11 pages to discus this pay cut in Phx.
https://uberpeople.net/threads/lyft-bringing-the-new-rate-card-to-phoenix.346386/


----------



## Las Vegas Dude (Sep 3, 2018)

Doesn’t matter how low it goes drivers will keep driving.


----------



## Stevie The magic Unicorn (Apr 3, 2018)

Las Vegas Dude said:


> Doesn't matter how low it goes drivers will keep driving.


I'm actually curious to see if there's a bottom that drivers will accept or not.

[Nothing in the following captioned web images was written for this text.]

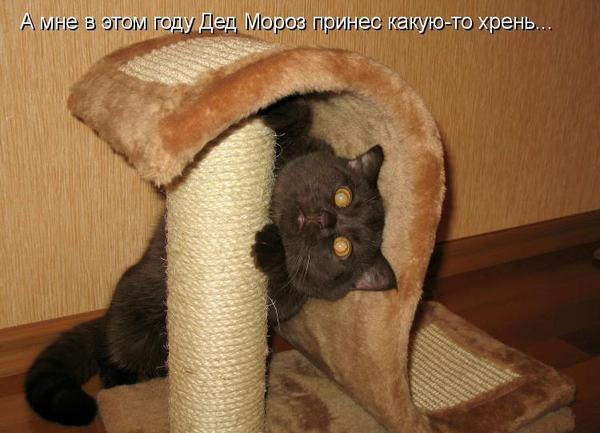 http://www.mnogosmexa.ru/images/img/cheerful-pictures-20.jpg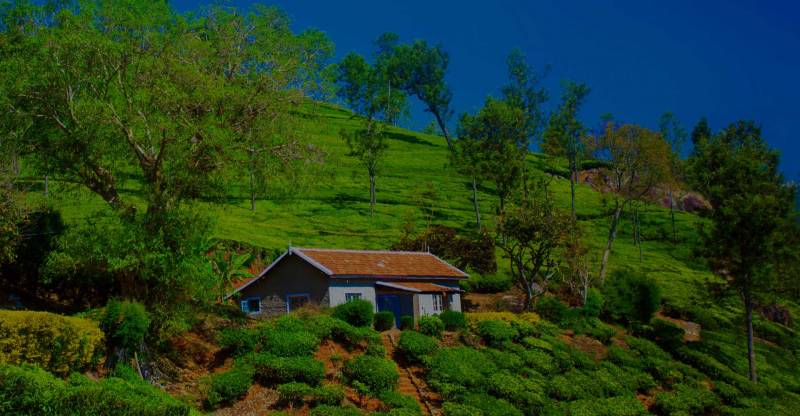 Kerala, Golden Triangle And Goa Tour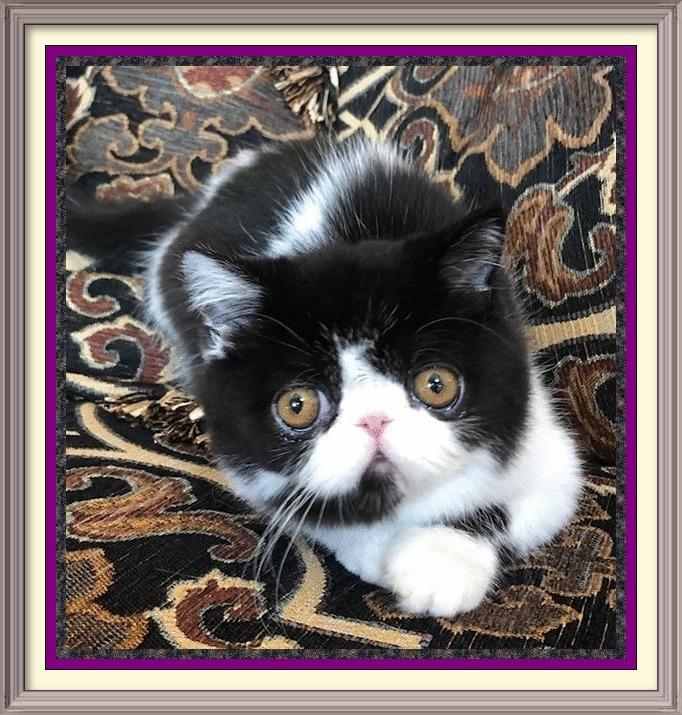 persian cat breeder, persian cat, persian kittens for sale, persian cat for sale, persian kitty, persian cat rescue, himalayan cat, himalayan kittens for sale, persian cat price, kittens for sale, himalayan cat for sale, himalayan kittens, buy persian cat, persian kittens for sale near me, teacup persian kittens for sale, teacup cats for sale, persian cats for adoption, persian kittens for adoption, white persian kittens for sale, teacup persian kittens, miniature cats for sale, teacup kittens for sale, teacup kittens, persian breeders, persian rescue, white persian cat, teacup persian kittens for sale near me, exotic cats, himalayan cat breed, chinchilla persian kittens for sale, exotic shorthair kittens for sale, doll face persian kittens for sale, persian cat kitten, persian cats for sale near me, himalayan kittens for sale near me, white persian kitten, persian cat breeders near me, blue persian cat, black persian cat, teacup persian cat, persian kitten breeders, doll face persian kittens, white persian cat for sale, chinchilla cat for sale, chinchilla persian kittens, where to buy persian cat, exotic shorthair cat, exotic kittens for sale, long haired kittens for sale, fluffy kittens for sale, persians for sale, buy persian cat online, teacup persian cat for sale, himalayan persian kittens for sale, teacup kittens for sale near me, grey persian cat, persian breeders near me, buy persian kitten, persian cat personality, where can i buy a persian cat, blue persian kittens for sale, calico persian kittens for sale, persian cat care, himalayan cat adoption, cheap persian kittens for sale, white kittens for sale, persian cats for adoption near me, black persian kitten, himalayan persian kittens, silver persian kittens for sale, pedigree persian kittens for sale, flat face cat for sale, black persian kittens for sale, hairless cat for sale, persian cattery, persian cat kitten for sale, sphynx cat for sale, exotic cat breeds, teacup Persian, exotic shorthair cat for s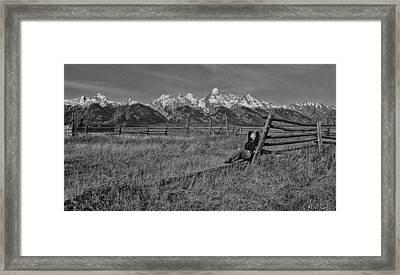 Grand Teton Repose Framed Print by June Jacobsen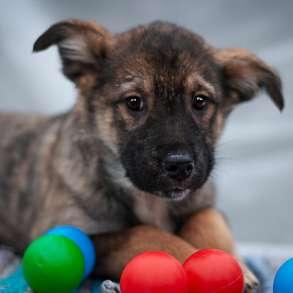 Варенька - милый послушный щенок ищет дом, в Москве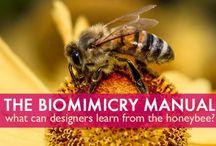 Biophidelic Design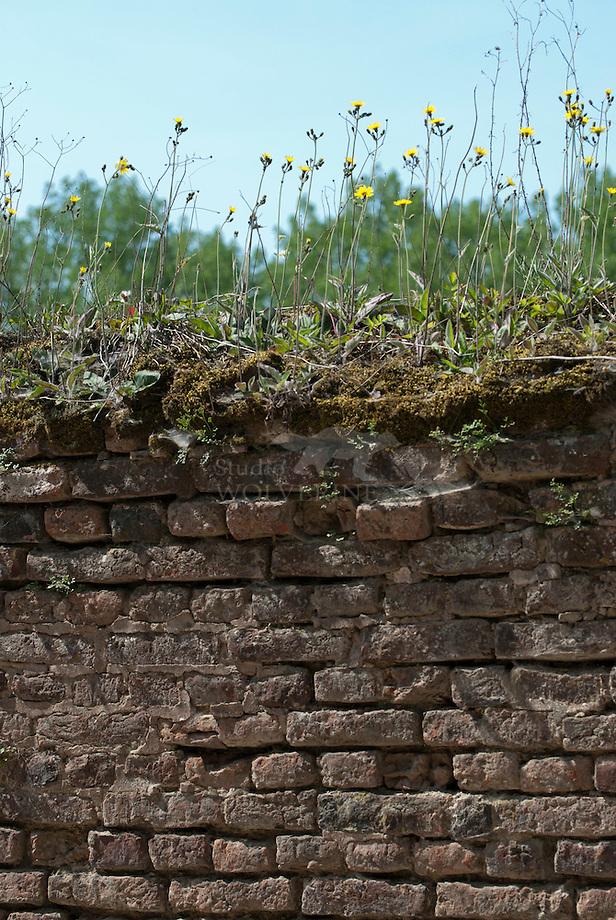 Begroeide muur van kasteel Neuburg - Limburg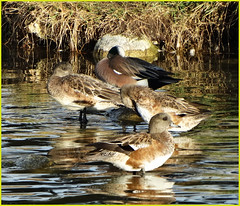 Morning Ducklings, Ford Park 1-12-14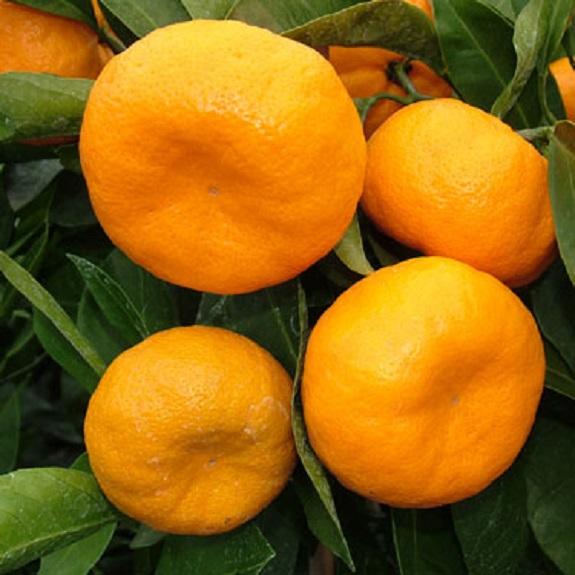 Citrus mandarin 'Kawano'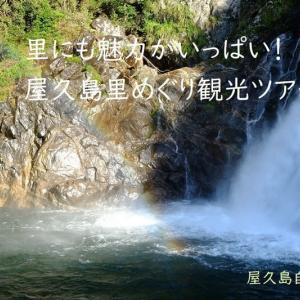 屋久島動画【里めぐり観光ツアー】屋久島は山や森だけではなく、里(麓)にも魅力がいっぱいですよ。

If they roll this change onto orlando and go to 25c a mile 10c a minute i'm curious to see if they keep driving.


----------



## mbd (Aug 27, 2018)

Drivers who wanted to quit , they already quit
If your AR is already low, it does not matter to lyft if you quit 
Rental drivers don’t care if they get paid 21 or 25$ on a run.. one extra run means, one step closer to the 100 runs a week mark ... only expense to them is the 2$ gas , and most likely they will get another ping to bring them back .Full time Lyft driver, might lose 5-10% overall , so they will not quit .
Lyft might go up on the bonus , if they start to lose full time drivers.


----------



## astros1969 (Apr 29, 2015)

I took a long airport ride on uber feom airport out 32 miles. Tuened on lyft with uber and destination to get out of the area. Got a lyft ping going back to the airport and was 1.5 miles less distance but same time. Lyft was $7 less. Never turning that app on again.


----------



## kingcorey321 (May 20, 2018)

these rate cuts are coming and fast it could me or you tomorrow getting this email . besting thing you can do is just quit. uber cut my uber eats rates yesterday i quit driving food for them .
yes idiot drivers will grind there cars down then it will break . no money in the pockets to fix there cars then zero drivers .
pay goes back up . give it about a year with lyft. and you know damn well there making 80 % of every fare


----------